Calculate if two infinite regex solution sets don't intersect

Question

In calculate if two arbitrary regular expressions have any overlapping solutions (assuming it's possible).

For example these two regular expressions can be shown to have no intersections by brute force because the two solution sets are calculable because it's finite.

^1(11){0,1000}$ ∩     ^(11){0,1000}$        = {}
{1,111, ..., ..111} ∩ {11,1111, ..., ...11} = {}
{}                                          = {}

But replacing the {0,1000} by * remove the possibility for a brute force solution, so a smarter algorithm must be created.

^1(11)*$ ∩ ^(11)*$ = {}
{1,^1(11)*$} ∩ {^(11)*$} = {}
{1,^1(11)*$} ∩ {11,^11(11)*$} = {}
{1,111,^111(11)*$} ∩ {11,^(11)*$} = {}
.....

In another similar question one answer was to calculate the intersection regex. Is that possible to do? If so how would one write an algorithm to do such a thing?

~~I think this problem might be domain of the halting problem.~~

EDIT:

I've used the accepted solution to create the DFAs for the example problem. It's fairly easy to see how you can use a BFS or DFS on the graph of states for M_3 to determine if a final state from M_3 is reachable.

DFA solution

the linked question has some very good answers. Why is this not a duplicate in your opinion? IOW, please motivate the legitimacy of this 'reformulation'? — sehe, Oct 11 '11 at 21:48
The linked question generated many theoretical answers. I like this question as posed because it explicitly invites a practical solution. It reminds me of a question which I posed earlier this year, motivated simply by the need to efficiently evaluate ~100 regexes against ~10^9 strings. It is useful to "precalculate" regex "relationships" (orthogonality, >, <, ~) in such a scenario only if if the logic which is used to calculate relationships is efficient — Peter, Oct 12 '11 at 01:58

Patrick87 · Accepted Answer · 2011-10-12T01:58:42.913

18

It is not in the domain of the halting problem; deciding whether the intersection of regular languages is empty or not can be solved as follows:

Construct a DFA M1 for the first language.
Construct a DFA M2 for the second language. Hint: Kleene's Theorem and Power Set machine construction
Construct a DFA M3 for M1 intersect M2. Hint: Cartesian Product Machine construction
Determine whether L(M3) is empty. Hint: If M3 has n states, and M3 doesn't accept any strings of length no greater than n, then L(M3) is empty... why?
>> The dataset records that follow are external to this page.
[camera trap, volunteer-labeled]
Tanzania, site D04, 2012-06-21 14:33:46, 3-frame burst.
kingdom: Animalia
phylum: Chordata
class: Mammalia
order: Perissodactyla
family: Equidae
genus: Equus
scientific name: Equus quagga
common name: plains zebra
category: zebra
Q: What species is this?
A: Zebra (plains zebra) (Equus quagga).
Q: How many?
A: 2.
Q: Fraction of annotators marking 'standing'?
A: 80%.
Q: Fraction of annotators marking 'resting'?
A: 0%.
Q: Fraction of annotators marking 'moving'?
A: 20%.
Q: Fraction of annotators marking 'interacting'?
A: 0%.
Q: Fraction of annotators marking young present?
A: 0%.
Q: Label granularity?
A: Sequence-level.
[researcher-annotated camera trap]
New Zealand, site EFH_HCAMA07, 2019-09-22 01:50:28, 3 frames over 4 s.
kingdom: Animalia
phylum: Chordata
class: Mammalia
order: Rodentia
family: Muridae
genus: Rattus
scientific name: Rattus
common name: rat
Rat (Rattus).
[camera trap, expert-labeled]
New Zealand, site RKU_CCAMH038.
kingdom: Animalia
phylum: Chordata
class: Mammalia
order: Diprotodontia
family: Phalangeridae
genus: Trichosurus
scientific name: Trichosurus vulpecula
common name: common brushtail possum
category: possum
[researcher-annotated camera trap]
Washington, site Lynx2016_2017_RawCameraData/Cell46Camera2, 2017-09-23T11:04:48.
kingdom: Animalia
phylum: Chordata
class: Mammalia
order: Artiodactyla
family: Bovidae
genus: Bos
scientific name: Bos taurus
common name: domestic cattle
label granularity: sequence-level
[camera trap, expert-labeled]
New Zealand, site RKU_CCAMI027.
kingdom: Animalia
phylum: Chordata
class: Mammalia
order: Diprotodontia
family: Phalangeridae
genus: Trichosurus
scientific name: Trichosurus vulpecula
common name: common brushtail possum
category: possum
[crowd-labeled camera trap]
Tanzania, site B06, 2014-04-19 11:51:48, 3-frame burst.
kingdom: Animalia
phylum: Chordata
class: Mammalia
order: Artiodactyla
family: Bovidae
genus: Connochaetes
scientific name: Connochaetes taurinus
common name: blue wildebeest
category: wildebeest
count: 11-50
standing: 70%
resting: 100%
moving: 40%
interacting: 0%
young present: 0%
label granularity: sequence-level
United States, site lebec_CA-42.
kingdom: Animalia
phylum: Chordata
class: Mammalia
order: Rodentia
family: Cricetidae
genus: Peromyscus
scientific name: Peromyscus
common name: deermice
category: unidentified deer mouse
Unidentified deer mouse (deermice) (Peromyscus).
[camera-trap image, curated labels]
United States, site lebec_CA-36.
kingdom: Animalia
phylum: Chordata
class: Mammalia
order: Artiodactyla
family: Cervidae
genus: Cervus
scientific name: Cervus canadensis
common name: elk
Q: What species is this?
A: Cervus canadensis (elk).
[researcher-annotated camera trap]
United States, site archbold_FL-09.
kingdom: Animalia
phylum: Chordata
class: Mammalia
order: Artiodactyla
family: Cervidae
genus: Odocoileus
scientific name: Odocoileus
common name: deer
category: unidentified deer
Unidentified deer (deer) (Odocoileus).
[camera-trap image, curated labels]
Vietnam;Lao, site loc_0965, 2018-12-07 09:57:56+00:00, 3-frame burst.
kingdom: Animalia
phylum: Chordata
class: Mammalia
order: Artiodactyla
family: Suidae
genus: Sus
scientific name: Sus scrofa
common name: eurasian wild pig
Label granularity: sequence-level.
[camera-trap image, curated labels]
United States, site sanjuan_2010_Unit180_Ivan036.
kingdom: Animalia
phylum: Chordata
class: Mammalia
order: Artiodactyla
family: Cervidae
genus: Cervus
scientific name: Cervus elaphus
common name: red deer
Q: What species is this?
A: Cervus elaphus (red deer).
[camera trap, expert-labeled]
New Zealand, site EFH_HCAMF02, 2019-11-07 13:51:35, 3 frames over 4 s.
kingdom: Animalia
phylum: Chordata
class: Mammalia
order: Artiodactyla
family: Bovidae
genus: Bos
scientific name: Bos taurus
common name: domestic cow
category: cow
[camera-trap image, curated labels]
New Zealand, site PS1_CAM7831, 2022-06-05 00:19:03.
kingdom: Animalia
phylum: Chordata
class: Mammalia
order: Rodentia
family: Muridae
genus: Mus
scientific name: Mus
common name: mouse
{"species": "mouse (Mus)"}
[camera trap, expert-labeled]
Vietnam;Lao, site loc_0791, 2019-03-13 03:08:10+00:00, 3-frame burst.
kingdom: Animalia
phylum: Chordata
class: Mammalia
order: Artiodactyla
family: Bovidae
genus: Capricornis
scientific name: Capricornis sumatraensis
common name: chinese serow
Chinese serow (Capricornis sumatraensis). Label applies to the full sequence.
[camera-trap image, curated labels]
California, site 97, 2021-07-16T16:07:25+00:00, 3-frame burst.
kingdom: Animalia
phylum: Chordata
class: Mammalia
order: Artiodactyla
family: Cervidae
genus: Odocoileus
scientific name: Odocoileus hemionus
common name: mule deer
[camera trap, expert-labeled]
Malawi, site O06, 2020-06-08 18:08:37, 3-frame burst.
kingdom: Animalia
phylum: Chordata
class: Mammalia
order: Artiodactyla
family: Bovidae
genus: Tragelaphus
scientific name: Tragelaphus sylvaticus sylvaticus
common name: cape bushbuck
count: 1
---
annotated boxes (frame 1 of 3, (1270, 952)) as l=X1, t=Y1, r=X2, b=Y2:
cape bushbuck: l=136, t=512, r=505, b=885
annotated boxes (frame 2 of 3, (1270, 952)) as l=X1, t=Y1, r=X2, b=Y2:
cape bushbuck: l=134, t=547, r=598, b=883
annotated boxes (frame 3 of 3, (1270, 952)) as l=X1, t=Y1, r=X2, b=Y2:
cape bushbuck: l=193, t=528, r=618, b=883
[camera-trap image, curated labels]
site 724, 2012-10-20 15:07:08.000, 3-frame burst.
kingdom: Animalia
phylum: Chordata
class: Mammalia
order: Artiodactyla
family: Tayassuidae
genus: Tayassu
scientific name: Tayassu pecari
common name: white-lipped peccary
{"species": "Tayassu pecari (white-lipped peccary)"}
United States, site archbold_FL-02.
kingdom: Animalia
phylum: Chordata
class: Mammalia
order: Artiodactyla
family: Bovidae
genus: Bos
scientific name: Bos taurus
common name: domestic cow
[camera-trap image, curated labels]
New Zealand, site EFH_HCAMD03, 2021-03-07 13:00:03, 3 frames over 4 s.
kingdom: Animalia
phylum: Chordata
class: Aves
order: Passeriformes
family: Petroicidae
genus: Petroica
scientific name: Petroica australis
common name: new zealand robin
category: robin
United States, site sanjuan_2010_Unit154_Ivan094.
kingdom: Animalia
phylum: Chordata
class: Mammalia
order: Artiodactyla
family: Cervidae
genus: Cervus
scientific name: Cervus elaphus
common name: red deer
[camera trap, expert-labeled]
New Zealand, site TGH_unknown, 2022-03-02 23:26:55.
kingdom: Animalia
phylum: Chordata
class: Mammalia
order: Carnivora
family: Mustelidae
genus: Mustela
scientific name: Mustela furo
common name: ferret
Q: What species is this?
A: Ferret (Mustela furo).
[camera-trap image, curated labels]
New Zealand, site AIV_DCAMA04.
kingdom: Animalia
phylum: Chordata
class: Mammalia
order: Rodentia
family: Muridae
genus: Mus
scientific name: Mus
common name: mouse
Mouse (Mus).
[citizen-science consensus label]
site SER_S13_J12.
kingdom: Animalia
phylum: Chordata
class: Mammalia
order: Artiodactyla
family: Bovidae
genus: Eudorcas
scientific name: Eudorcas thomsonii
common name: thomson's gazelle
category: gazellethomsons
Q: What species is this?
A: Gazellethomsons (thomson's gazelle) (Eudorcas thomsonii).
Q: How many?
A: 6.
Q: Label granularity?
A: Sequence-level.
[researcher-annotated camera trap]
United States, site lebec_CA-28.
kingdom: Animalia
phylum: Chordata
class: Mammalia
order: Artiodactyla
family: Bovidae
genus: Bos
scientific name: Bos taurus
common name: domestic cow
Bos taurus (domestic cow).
Each of those things can be algorithmically done and/or checked. Also, naturally, once you have a DFA recognizing the intersection of your languages, you can construct a regex to match the language. And if you start out with a regex, you can make a DFA. This is definitely computable.

EDIT:

So to build a Cartesian Product Machine, you need two DFAs. Let M1 = (E, q0, Q1, A1, f1) and M2 = (E, q0', Q2, A2, f2). In both cases, E is the input alphabet, q0 is the start state, Q is the set of all states, A is the set of accepting states, and f is the transition function. Construct M3 where...

E3 = E
Q3 = Q1 x Q2 (ordered pairs)
q0'' = (q0, q0')
A3 = {(x, y) | x in A1 and y in A2}
f3(s, (x, y)) = (f1(s, x), f2(s, y))

Provided I didn't make any mistakes, L(M3) = L(M1) intersect L(M2). Neat, huh?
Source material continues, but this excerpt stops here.